Fácilmente reconocemos un pueblo recóndito. Vemos una perspectiva dominada por la iglesia en un pueblo pequeño; una cúpula de estilo valenciano como corona del santuario; una vega amplia y luminosa que un día fue el granero para las gentes del pueblo. Ahora “las gentes” llegan al plural por poco: solo son dos: Sinforosa y Martin. Sinforosa  es, como ella dice con orgullo a los visitantes, la última  vecina, nacida aquí.
La Estrella, otro lugar mágico. Al menos reúne todos los signos para ser mediáticamente mágico;  aunque la proporción, enorme, para el sitio, de las construcciones religiosas: las hospederías y el santuario de la Virgen de la Estrella, transmiten más sensación de poder que magia. Programas de televisión que buscan las rarezas con audiencia, dicen que estuvieron por estos lares por si daban con fenómenos, más allá de los meteorológicos.
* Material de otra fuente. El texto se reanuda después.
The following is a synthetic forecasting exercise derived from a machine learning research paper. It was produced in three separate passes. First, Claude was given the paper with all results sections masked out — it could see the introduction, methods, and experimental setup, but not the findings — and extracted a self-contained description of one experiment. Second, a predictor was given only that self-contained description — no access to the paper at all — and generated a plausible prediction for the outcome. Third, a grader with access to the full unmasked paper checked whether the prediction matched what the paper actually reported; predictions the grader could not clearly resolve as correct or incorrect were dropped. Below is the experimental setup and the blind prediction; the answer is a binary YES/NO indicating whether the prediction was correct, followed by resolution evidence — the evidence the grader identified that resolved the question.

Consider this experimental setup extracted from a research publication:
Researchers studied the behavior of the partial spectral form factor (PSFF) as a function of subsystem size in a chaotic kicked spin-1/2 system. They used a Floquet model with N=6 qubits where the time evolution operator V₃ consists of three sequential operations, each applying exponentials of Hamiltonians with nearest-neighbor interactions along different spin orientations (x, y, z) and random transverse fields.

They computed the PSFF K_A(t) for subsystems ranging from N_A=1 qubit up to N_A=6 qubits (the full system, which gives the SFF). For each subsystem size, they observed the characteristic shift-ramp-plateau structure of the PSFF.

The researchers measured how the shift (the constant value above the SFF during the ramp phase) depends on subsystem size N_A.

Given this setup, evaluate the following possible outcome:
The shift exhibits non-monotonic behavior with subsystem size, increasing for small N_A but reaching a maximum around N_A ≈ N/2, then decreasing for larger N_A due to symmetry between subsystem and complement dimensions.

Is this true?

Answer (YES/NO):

Demostrar si es mágico siempre será difícil pero demostrar lo que es, no cuesta nada: un remanso de paz.


La Estrella comenzó su decadencia con una inundación, más bien tromba, a finales del XIX que arrasó el pueblo secular con gran mortandad. Leyendas dicen que fue sitio de retiro para pudientes antiguos que deseaban desaparecer  y, más cercano, zona de acción del maquis. Tuvo un torero republicano, con su placa dedicatoria, el “Niño de la Estrella”, famoso en los años treinta del siglo XX,  que murió en el exilio francés.



El lugar tiene una plaza empedrada a la antigua, con canto rodado incrustado, enmarcada con los elegantes edificios de las hospederías, con fachadas pintadas al fresco en estilos dieciochescos, y la iglesia de la Virgen de la Estrella de época similar y también con frescos interiores. El centro de la plaza lo preside una majestuosa morera, casi centenaria, que da amplia sombra en los días calurosos.

 


Si seguimos el camino recto, cruzamos el lecho del Monleón y  vamos a Sant Joan del Penyagolosa, otro lugar mágico; pero debemos dar la vuelta y regresar a Vilafranca para cenar en la villa.






Al llegar, en la letanía televisiva de Canal 9 que oímos, sin prestar atención, en el bar donde picamos unas lonchas de cecina, las noticias religiosas son las romerías.






Los caminantes hemos ido (y vuelto) de La Magdalena a La Estrella en comunión con esta naturaleza y disfrutando de sus aires solitarios y mágicos pero ha sido una caminata laica.